The world uses more than it can produce.

Thanks to this materials flowchart from Metabolic, it is easy to visualize how the world’s use of biomass, fossil fuels, ores, minerals and freshwater outweighs our ability to restore and recycle.

Busy? Try the speed read.

The scoop: The world uses a lot of materials to produce a lot of waste.

By the numbers:

  1. Asia accounts for 60% of mineral extraction and 67% of freshwater use.
  2. The world disperses 28.7 billion tons of fossil fuels and biomass energy.
  3. Europe, Asia and N. America account for 78% of fossil fuel output.

Key takeaways:

  1. It takes more resources to produce less materials.
  2. A lot of freshwater, an increasingly scarce resource, turns into wastewater every year.
  3. Most raw materials and natural resources end up in the land, air or water.

Bottom line: The current production process outweighs Earth’s production capacity. To solve that, we need to maximize the life-cycle of products, treat natural resources carefully, and minimize waste.

Dig deeper → <1 min.

Familiar faces: China and the US impact the world

Asia has the largest production output of global materials in each category, accounting for the use of 60% of the world’s minerals and 67% of freshwater.

28.7 billion tons of biomass and fossil fuel production is dispersed every year. Biomass is a promising form of renewable energy, but externalities like cow manure are underutilized in the energy space and carry a lot of waste.

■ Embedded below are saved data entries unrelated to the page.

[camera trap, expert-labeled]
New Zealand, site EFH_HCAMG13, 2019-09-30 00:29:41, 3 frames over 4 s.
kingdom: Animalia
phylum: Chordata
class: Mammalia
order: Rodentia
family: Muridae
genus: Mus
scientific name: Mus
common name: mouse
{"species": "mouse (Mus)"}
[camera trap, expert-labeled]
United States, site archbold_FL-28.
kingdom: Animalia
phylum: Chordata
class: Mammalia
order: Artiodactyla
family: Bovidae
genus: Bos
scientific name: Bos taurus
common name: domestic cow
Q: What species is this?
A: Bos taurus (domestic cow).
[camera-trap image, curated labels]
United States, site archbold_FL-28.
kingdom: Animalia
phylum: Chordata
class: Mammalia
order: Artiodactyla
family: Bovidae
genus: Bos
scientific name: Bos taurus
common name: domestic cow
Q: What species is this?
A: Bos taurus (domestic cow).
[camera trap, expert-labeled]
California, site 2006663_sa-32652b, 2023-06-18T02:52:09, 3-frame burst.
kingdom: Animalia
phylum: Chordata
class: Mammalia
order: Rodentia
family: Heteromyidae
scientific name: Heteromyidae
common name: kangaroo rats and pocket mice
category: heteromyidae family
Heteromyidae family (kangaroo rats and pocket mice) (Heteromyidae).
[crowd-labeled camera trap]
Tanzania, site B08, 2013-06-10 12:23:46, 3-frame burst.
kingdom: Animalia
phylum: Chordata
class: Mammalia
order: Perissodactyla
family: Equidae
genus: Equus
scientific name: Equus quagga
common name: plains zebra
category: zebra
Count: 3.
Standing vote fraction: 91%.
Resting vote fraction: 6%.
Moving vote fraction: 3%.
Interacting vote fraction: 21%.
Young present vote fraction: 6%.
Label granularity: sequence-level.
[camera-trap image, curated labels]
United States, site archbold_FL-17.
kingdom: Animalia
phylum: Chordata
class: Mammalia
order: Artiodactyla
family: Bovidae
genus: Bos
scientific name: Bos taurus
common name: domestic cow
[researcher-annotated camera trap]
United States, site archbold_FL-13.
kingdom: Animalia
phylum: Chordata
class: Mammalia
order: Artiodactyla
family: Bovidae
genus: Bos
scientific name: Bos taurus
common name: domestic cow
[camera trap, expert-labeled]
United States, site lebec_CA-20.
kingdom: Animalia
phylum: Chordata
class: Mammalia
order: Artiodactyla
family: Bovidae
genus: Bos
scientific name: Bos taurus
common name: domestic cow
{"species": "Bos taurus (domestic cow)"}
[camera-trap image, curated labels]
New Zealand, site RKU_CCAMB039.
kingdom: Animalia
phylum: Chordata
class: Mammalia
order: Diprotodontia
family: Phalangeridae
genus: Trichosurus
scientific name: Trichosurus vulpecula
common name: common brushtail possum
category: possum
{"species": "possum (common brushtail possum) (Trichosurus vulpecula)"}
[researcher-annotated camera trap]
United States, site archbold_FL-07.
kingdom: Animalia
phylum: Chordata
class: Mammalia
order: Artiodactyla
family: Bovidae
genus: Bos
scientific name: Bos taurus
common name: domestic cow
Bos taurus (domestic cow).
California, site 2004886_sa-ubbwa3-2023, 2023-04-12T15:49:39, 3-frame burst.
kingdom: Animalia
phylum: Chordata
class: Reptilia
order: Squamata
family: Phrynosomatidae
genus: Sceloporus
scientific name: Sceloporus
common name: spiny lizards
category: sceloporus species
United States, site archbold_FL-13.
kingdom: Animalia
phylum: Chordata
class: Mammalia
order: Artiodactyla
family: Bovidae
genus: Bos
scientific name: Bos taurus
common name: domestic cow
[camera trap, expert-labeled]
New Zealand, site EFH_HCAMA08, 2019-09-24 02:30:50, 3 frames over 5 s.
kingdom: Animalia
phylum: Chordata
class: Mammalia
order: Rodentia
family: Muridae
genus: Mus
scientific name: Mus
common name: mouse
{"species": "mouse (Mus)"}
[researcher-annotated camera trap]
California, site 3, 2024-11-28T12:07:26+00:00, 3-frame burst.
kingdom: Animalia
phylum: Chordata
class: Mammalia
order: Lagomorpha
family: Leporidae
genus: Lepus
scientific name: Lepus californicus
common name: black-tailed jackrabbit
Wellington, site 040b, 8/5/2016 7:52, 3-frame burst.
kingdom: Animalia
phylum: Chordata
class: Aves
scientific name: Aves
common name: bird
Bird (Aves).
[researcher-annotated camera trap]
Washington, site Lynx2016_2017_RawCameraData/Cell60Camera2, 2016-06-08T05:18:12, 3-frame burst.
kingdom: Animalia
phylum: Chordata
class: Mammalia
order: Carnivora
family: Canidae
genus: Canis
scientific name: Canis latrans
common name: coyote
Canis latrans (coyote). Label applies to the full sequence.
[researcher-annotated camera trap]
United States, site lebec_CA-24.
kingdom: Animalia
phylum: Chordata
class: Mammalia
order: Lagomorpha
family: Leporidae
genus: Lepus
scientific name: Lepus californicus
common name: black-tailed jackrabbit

Europe, Asia and North America make up about 78% of the world’s fossil fuel production, yet African cities face the highest risk from climate change.

The world is inefficient

It takes a lot of resources to produce a relatively little amount of materials.
If you look at the left side of the materials flowchart: that’s how many materials we process.
If you look at the right side of the materials flowchart: that’s how many materials we can actually use.
The world converts 1,500 cubic kilometers of freshwater into wastewater every year. For context, that’s 5,000x more water than the flow of the Nile River.
A small percentage of materials are recycled or composted. Most end up in the land, air or water, or we incinerate them.

Treat with caution: the fight for fossil fuels and freshwater

Waste, material and resource management may be the issue of the century. The global economy has long-term demands beyond the Earth’s capacity. To push more materials back into the cycle, we need to minimize the use of scarce materials/resources and maximize the use of abundant materials/resources.

That means producing, storing, and disposing materials in a way that maximizes their life-cycle. That way, we can manage scarce resources like freshwater and fossil fuel in a way that encourages careful consideration rather than over-exploitation.

Fortunately, we can use data visualizations like this materials flowchart to illustrate and track our progress.